Reason is the editor used to modify XML appends some charachters at the begining of file and it fails in reading this.
Is there any way I can handle this problem? Either removing this chars or ignoring them. These chars are not predicatable, those might be some garbage values also.
If you can't change the process to avoid the prepended characters but you can detect some rhyme or reason to them, you can make this approach more robust.
I don't believe your users are keying in those few non-printable characters which are not allowed in XML documents. I think this "garbage" you're talking about is more likely to be missing ">" characters at the end of tags or unescaped ampersands or just plain fat-finger mistyping. There's no way to fix that sort of thing via a preprocessor.
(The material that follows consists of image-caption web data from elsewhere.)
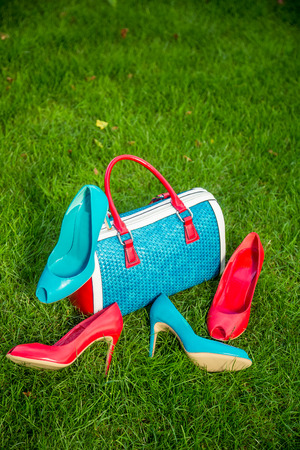 two pairs of green and red shoes and bag lay on the grass photo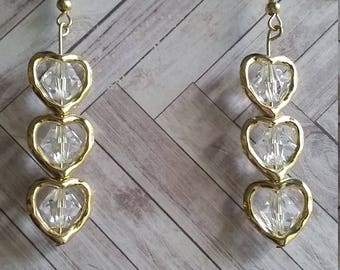 Three tier gold heart earrings with a clear acrylic beads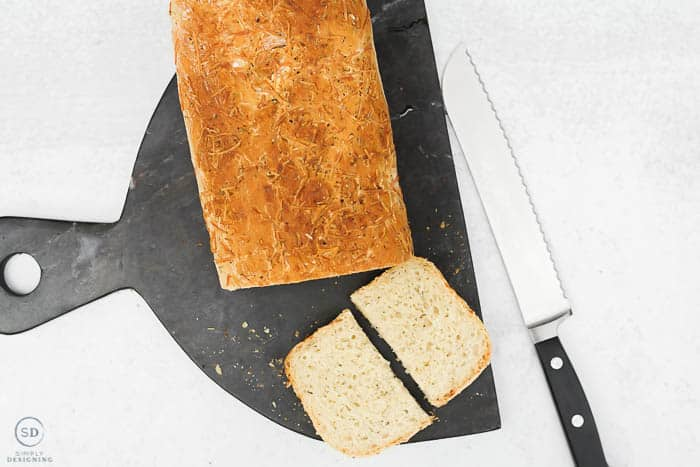 this herb artisan bread is so simple to make - sliced and cut bread on black marble cutting board
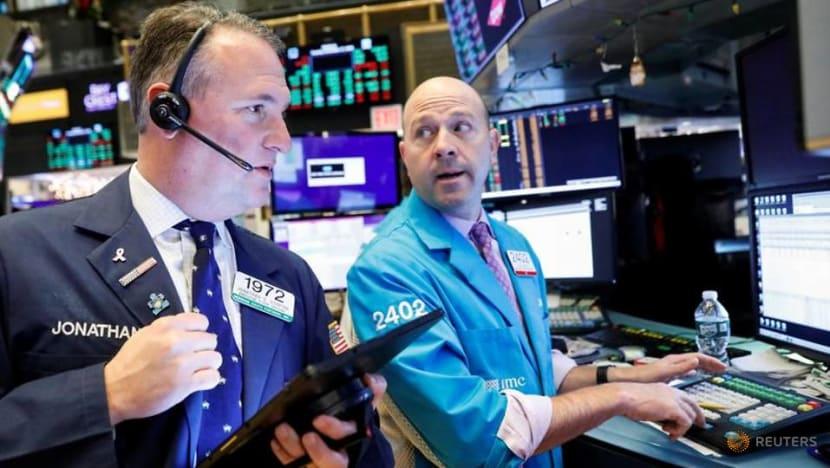 Dow edges to record, but Nasdaq winning streak ends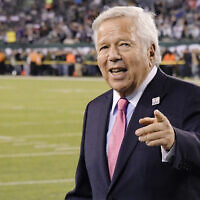In this Oct. 21, 2019, file photo, New England Patriots owner Robert Kraft points to fans as his team warms up before an NFL football game against the New York Jets in East Rutherford, N.J.  (AP Photo/Bill Kostroun, File)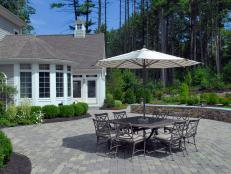 Paver Patio with Outdoor Dining Area and Umbrella
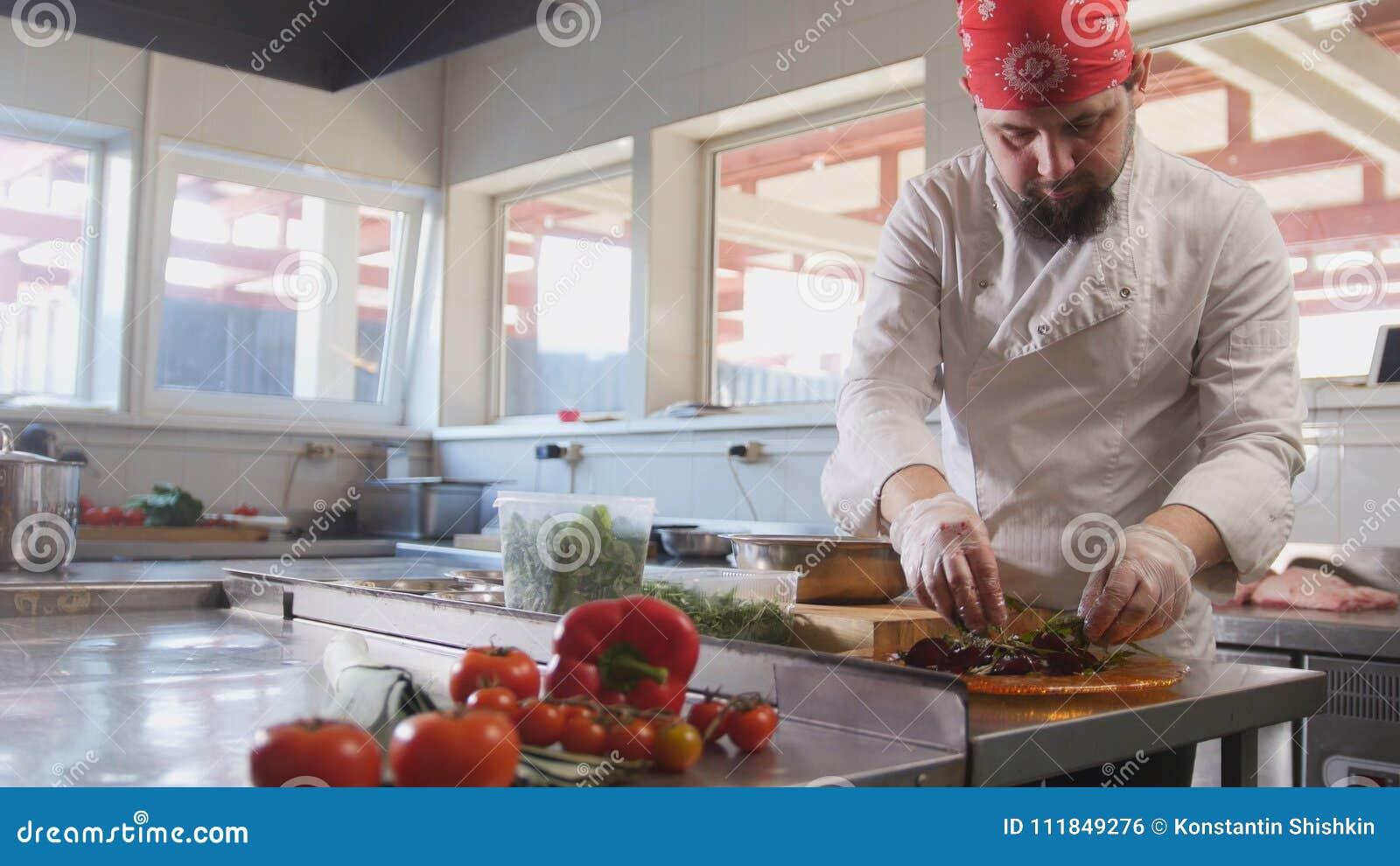 Ο αρχιμάγειρας εξυπηρετεί τη σαλάτα με την τοποθέτηση των συστατικών σε ένα πιάτο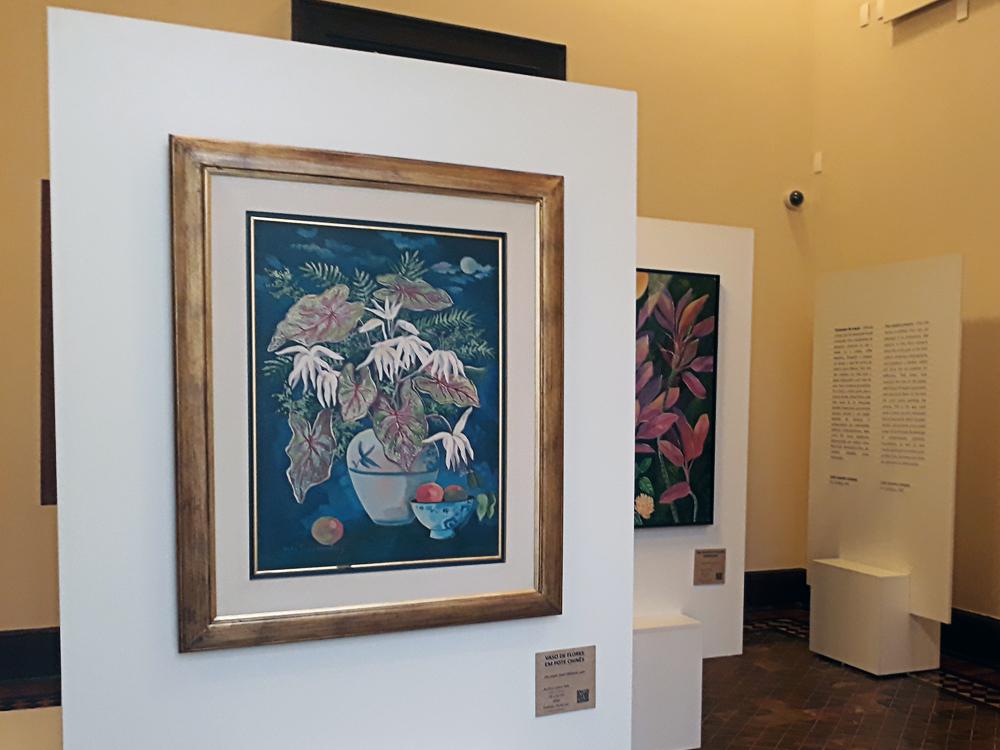 Quadro com moldura em primeiro plano, com um grande vaso onde estão folhas e flores e um menor na frente, que parece conter frutas redondas. Ao fundo, um quadro em cores complementares aparece pela metade, retratando várias folhas coloridas em fundo verde.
But if you're stuck with people modifying XML by hand, then give them an XML editor to do that with. Don't let them use Notepad or something like that. Make sure they send you well-formed XML.
May be the xml parser that you are using does not understand BOM and throws an exception.
Anybody has any thoughts about this?
Vinod Borole wrote:I guess the special characters that you are mentioning about is called the Byte Order Mark (BOM). These are the characters inserted by the editor at the start when you edit the xml file.
This is definitely a possibility. Notepad has a bad habit of doing that. So if you gave people a proper XML editor to edit their XML with, that wouldn't happen.
Sure you can handle it in code. You just wrap the InputStream that contains the XML (with possible byte order mark) in another InputStream which skips over anything preceding the first "<" character when it's created. PushbackInputStream is a useful basis for that.
Aditya Bhanose wrote:Yes, my problem is about Byte order mark only. I think there is no way we can handle this in code.
But don't underestimate the ability of end-users to botch up XML documents in other ways. I did it myself yesterday -- I made a little change to a configuration file which caused my application to fail to start up correctly.